According to the state-run Xinhua news agency, the NEO-01, which will also peer into deep space to observe tiny celestial bodies, was launched on the government’s Long March 6 rocket along with a handful of satellites.
According to the business, the 30kg robot built by Shenzhen-based Origin Space will pave the way for future technologies capable of mining asteroids.
Since the establishment of the world’s first asteroid mining company Planetary Resources in 2009, more than a dozen firms across the world have entered the fledging sector, including 3D Systems (DDD.N) of the United States and Japan’s Astroscale.
Unlike Astroscale’s technology, which uses magnets to gather up space junk, NEO-01 will use a net to capture debris and then burn it with its electric propulsion system, according to a report on the company’s website.
Thousands of satellites have been launched globally.

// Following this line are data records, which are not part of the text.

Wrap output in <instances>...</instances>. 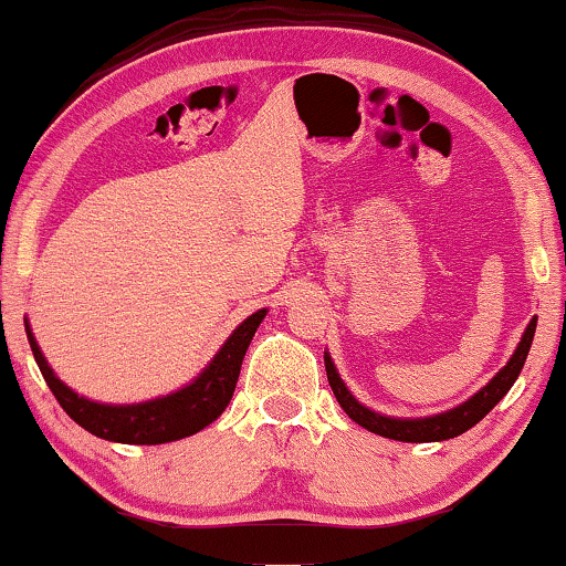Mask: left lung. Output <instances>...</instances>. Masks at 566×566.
I'll use <instances>...</instances> for the list:
<instances>
[{"instance_id":"8db88e82","label":"left lung","mask_w":566,"mask_h":566,"mask_svg":"<svg viewBox=\"0 0 566 566\" xmlns=\"http://www.w3.org/2000/svg\"><path fill=\"white\" fill-rule=\"evenodd\" d=\"M536 321L538 317L533 315L531 323L525 325V331L518 340V346H515L513 356L507 359L503 369H500L495 377L488 381V385H484L482 389H476L469 400L457 405V408L436 412V416L395 418V416H385V412L366 408L364 402L356 400L352 389L346 387V381L340 379V374L336 369V364H333L328 352H325V356H323L325 371H328L331 389H333V395H336L340 408L346 410V416L352 418L354 423H359L361 428H366V431L385 436V439H392V441H405V443H428V441L457 439V436H461L472 426L480 423V420L488 416V412L507 395V389L513 387V381L518 379V374L525 364V356H528V352H531L533 333H536Z\"/></svg>"}]
</instances>
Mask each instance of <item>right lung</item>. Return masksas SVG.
Here are the masks:
<instances>
[{
	"instance_id": "obj_1",
	"label": "right lung",
	"mask_w": 566,
	"mask_h": 566,
	"mask_svg": "<svg viewBox=\"0 0 566 566\" xmlns=\"http://www.w3.org/2000/svg\"><path fill=\"white\" fill-rule=\"evenodd\" d=\"M269 310L261 307L256 313L245 317L238 328L230 333L226 344L218 348L210 364L189 381V385L174 389L169 395L154 397L146 402H130V405H113V402H97L90 397L78 395L71 389L66 381L59 379V374L51 369V364L38 346L33 336V328L25 321L28 340L33 348V356L45 385L51 387L55 400L61 408L69 412L71 420H76L84 431L105 441L115 443H135V446H154V443H169L187 439L202 431L222 416L228 408L230 397L235 392L238 374H241L243 356L249 352V344L253 333L264 321Z\"/></svg>"
}]
</instances>
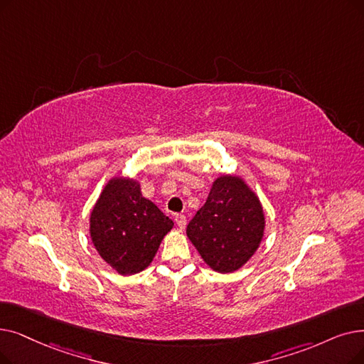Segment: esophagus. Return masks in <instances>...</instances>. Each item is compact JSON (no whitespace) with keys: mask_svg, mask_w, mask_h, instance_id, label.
Listing matches in <instances>:
<instances>
[{"mask_svg":"<svg viewBox=\"0 0 364 364\" xmlns=\"http://www.w3.org/2000/svg\"><path fill=\"white\" fill-rule=\"evenodd\" d=\"M176 223H177V226H178L180 229H184L186 225H187L186 215H184V214H177V215H176Z\"/></svg>","mask_w":364,"mask_h":364,"instance_id":"obj_1","label":"esophagus"}]
</instances>
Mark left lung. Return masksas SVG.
<instances>
[{"label": "left lung", "instance_id": "8db88e82", "mask_svg": "<svg viewBox=\"0 0 364 364\" xmlns=\"http://www.w3.org/2000/svg\"><path fill=\"white\" fill-rule=\"evenodd\" d=\"M263 229L257 196L241 178L225 176L214 181L207 202L187 225V236L205 263L228 274L255 255Z\"/></svg>", "mask_w": 364, "mask_h": 364}]
</instances>
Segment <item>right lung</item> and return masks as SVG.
<instances>
[{
  "label": "right lung",
  "mask_w": 364,
  "mask_h": 364,
  "mask_svg": "<svg viewBox=\"0 0 364 364\" xmlns=\"http://www.w3.org/2000/svg\"><path fill=\"white\" fill-rule=\"evenodd\" d=\"M172 226V220L129 178L109 181L90 214L95 248L122 275L146 269Z\"/></svg>",
  "instance_id": "1"
}]
</instances>
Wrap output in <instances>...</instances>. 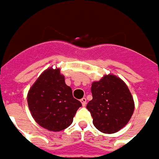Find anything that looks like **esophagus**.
<instances>
[{"instance_id": "1", "label": "esophagus", "mask_w": 159, "mask_h": 159, "mask_svg": "<svg viewBox=\"0 0 159 159\" xmlns=\"http://www.w3.org/2000/svg\"><path fill=\"white\" fill-rule=\"evenodd\" d=\"M81 103H82V105H83V107H85L87 104V100L86 98H83V99H81Z\"/></svg>"}]
</instances>
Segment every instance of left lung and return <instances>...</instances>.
<instances>
[{
    "label": "left lung",
    "mask_w": 159,
    "mask_h": 159,
    "mask_svg": "<svg viewBox=\"0 0 159 159\" xmlns=\"http://www.w3.org/2000/svg\"><path fill=\"white\" fill-rule=\"evenodd\" d=\"M93 100L87 105L97 129L105 134L119 131L129 123L134 110L133 96L123 80L105 75L91 87Z\"/></svg>",
    "instance_id": "1"
}]
</instances>
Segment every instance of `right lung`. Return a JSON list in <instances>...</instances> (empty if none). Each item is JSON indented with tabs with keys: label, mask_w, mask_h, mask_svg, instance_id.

As they outlive their use, many end up as junk, posing danger to other operating satellites.
Origin Space plans to launch dozens of space telescopes and more spacecraft to achieve the first commercial mining of asteroids by 2045, said the company’s founder Su Meng in an interview with domestic media on April 6.
Xinhua reported on Saturday that China was stepping up efforts to land a probe on a near-Earth asteroid to collect samples, and also expediting a plan to build a defence system against near-Earth asteroids.
Beijing has grand space ambitions, aiming to catch up with Russia and the United States and transform China into a major space power by 2030.